Spotify adding Facebook-style apps from Rolling Stone, Last.fm to expand reach

GlobalPost

Spotify will add free Facebook-style apps to its streaming music service, partnering with Rolling Stone, pitchfork, Last.fm, Songkick, Billboard and CBS Corp.'s music-recommendation service.

The Swedish company, which launched its service in the U.S. in July, will also allow third-party developers to build new Spotify apps, according to Mashable.

The apps would remain subject to Spotify's approval, Chief Executive Daniel Ek said in an interview with the Wall Street Journal, comparing the approval process to the one used by Apple's App Store.

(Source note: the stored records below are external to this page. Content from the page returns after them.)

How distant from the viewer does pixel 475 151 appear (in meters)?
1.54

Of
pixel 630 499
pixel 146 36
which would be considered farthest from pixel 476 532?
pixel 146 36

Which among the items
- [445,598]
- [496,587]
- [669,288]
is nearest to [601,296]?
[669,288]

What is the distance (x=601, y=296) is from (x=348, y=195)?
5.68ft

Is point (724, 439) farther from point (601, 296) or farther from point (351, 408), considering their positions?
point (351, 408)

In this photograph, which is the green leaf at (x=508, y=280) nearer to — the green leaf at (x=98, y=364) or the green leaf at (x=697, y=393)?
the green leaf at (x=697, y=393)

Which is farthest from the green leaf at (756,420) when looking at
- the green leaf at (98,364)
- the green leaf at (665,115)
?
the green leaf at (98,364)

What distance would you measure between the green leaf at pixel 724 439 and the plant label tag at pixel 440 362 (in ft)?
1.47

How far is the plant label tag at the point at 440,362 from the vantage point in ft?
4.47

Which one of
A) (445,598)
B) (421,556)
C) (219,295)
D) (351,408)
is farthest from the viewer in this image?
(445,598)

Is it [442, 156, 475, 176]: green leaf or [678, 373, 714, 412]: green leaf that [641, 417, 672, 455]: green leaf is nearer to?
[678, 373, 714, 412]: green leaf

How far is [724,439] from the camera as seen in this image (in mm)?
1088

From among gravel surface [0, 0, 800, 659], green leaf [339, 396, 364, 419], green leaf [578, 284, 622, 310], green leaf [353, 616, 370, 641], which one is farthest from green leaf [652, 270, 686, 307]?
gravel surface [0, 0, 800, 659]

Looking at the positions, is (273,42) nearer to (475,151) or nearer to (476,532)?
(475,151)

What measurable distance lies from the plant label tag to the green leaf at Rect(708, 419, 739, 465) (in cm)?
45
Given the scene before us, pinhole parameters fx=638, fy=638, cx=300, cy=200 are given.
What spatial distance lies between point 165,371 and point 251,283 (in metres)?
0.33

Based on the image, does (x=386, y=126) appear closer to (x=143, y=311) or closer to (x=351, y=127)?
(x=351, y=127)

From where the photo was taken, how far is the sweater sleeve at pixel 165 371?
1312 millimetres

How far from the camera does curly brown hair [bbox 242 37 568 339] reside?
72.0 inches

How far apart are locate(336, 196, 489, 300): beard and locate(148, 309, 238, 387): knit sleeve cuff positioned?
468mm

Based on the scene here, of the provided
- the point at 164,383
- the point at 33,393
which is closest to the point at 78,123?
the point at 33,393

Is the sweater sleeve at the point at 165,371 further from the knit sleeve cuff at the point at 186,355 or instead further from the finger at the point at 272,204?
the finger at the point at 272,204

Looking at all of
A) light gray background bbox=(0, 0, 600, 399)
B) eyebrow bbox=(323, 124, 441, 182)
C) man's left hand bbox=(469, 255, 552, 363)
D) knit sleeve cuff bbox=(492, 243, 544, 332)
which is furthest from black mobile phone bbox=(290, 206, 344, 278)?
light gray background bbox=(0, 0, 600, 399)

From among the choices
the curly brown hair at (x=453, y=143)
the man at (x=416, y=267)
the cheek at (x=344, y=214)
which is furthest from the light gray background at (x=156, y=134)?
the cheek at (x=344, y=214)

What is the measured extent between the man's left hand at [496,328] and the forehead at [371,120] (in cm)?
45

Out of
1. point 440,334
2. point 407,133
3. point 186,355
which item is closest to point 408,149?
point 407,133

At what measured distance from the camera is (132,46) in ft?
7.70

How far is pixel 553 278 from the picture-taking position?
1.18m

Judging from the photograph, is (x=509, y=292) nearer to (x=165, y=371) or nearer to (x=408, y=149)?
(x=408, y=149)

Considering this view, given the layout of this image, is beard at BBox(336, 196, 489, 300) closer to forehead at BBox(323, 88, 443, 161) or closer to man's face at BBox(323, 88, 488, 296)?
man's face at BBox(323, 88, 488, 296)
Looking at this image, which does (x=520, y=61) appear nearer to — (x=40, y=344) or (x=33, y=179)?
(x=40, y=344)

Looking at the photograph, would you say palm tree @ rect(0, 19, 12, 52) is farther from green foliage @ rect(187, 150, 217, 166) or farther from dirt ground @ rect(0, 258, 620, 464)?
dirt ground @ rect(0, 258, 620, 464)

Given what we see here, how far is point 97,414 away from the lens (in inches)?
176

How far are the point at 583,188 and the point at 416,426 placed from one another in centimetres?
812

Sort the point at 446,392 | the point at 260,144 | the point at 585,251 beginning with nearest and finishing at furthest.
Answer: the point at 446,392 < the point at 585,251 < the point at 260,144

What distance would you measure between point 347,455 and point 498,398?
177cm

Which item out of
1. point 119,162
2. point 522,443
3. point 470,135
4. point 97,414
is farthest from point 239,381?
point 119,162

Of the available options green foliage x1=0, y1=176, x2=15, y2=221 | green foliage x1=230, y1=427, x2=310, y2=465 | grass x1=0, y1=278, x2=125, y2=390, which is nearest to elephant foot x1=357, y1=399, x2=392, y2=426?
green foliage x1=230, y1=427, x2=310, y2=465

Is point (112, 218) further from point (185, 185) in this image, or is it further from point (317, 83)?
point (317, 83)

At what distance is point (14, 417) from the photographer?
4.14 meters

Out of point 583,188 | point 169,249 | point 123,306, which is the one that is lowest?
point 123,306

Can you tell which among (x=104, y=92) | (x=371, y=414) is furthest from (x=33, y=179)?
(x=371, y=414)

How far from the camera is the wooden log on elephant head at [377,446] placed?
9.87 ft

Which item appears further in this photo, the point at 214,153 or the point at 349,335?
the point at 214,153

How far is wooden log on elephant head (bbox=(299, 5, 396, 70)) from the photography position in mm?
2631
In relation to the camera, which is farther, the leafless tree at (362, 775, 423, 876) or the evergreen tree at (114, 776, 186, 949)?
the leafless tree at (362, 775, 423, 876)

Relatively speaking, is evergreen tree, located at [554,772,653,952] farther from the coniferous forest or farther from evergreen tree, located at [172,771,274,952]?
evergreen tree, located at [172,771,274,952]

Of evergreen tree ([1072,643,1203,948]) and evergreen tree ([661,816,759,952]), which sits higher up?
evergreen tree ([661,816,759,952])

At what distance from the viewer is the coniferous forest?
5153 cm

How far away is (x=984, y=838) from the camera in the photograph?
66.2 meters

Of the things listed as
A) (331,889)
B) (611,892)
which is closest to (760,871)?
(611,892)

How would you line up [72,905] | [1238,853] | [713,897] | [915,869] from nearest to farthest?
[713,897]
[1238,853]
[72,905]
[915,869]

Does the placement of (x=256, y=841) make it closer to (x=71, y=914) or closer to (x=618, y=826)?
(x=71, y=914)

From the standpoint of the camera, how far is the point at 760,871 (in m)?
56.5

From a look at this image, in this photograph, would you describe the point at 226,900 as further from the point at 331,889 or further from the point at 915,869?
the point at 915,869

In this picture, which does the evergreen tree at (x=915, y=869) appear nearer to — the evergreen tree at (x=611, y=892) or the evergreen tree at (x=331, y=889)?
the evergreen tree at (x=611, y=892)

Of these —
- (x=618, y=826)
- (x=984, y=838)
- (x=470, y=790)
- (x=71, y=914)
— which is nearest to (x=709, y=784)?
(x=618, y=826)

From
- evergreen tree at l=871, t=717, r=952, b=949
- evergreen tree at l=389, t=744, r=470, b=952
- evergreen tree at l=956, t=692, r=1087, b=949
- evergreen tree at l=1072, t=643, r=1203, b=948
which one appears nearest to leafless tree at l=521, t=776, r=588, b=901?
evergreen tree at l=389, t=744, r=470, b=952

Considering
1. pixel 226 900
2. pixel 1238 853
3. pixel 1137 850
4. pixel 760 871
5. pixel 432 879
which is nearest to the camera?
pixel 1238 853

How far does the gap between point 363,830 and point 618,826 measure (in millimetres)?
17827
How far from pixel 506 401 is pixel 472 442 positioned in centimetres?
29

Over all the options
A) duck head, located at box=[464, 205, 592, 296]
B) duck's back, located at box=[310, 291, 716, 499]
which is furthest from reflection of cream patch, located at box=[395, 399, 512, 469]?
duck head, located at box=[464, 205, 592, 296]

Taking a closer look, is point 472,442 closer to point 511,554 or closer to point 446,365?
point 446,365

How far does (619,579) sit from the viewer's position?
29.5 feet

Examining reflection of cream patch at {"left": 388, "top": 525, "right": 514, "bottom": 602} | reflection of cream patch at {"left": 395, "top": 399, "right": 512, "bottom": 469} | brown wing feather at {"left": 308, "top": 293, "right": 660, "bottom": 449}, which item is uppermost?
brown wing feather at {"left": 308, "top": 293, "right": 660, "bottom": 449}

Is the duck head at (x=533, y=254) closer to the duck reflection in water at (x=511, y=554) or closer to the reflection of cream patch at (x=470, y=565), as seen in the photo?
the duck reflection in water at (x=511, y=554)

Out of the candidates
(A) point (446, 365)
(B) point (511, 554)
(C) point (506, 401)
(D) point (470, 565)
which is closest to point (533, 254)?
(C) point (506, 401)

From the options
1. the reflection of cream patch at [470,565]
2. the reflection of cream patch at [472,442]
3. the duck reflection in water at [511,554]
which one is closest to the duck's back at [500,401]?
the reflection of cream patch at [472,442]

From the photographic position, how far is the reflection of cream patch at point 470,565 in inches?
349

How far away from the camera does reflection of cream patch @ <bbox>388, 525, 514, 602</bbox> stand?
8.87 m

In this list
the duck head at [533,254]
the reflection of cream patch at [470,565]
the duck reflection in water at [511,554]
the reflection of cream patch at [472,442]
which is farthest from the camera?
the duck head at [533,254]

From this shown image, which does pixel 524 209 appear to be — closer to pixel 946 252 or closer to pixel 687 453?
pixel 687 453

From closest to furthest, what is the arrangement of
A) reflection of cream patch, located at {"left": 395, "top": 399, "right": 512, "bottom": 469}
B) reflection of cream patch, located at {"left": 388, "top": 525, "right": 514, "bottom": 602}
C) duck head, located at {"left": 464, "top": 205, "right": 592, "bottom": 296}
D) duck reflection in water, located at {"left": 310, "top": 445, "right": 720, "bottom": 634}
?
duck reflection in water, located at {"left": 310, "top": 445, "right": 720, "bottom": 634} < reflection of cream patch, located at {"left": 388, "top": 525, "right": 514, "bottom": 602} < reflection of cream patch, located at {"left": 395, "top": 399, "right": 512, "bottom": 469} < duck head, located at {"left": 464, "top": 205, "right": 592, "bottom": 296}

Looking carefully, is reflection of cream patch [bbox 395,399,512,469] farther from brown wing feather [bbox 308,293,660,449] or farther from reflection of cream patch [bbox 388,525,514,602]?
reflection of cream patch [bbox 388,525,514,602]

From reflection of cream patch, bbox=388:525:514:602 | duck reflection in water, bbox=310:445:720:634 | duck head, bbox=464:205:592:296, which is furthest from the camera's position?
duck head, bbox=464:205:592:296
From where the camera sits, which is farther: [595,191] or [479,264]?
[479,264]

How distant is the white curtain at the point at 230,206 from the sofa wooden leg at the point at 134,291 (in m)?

"It's going to be more like the Apple model," Ek reportedly said. "We want to make sure the quality of the apps we get in is really, really high."

The WSJ wrote that while Spotify lets users listen to any of its 15 million songs instantly, "finding new music they actually want to hear is a major focus of the new features."

The move "could differentiate the Swedish company amid growing competition from Google Inc., Amazon.com Inc. and Apple Inc," it added.

The Stockholm-based company hopes the apps will broaden Spotify’s reach and take advantage of its vast music library, as well as its deeper social integration with Facebook.

Rolling Stone publisher Jann Wenner calls Spotify, based in Stockholm, as the "ultimate jukebox."

At the Spotify Platform launch in New York on Wednesday, Spotify said the apps would be available first for the desktop, but depending on their success made available on other platforms.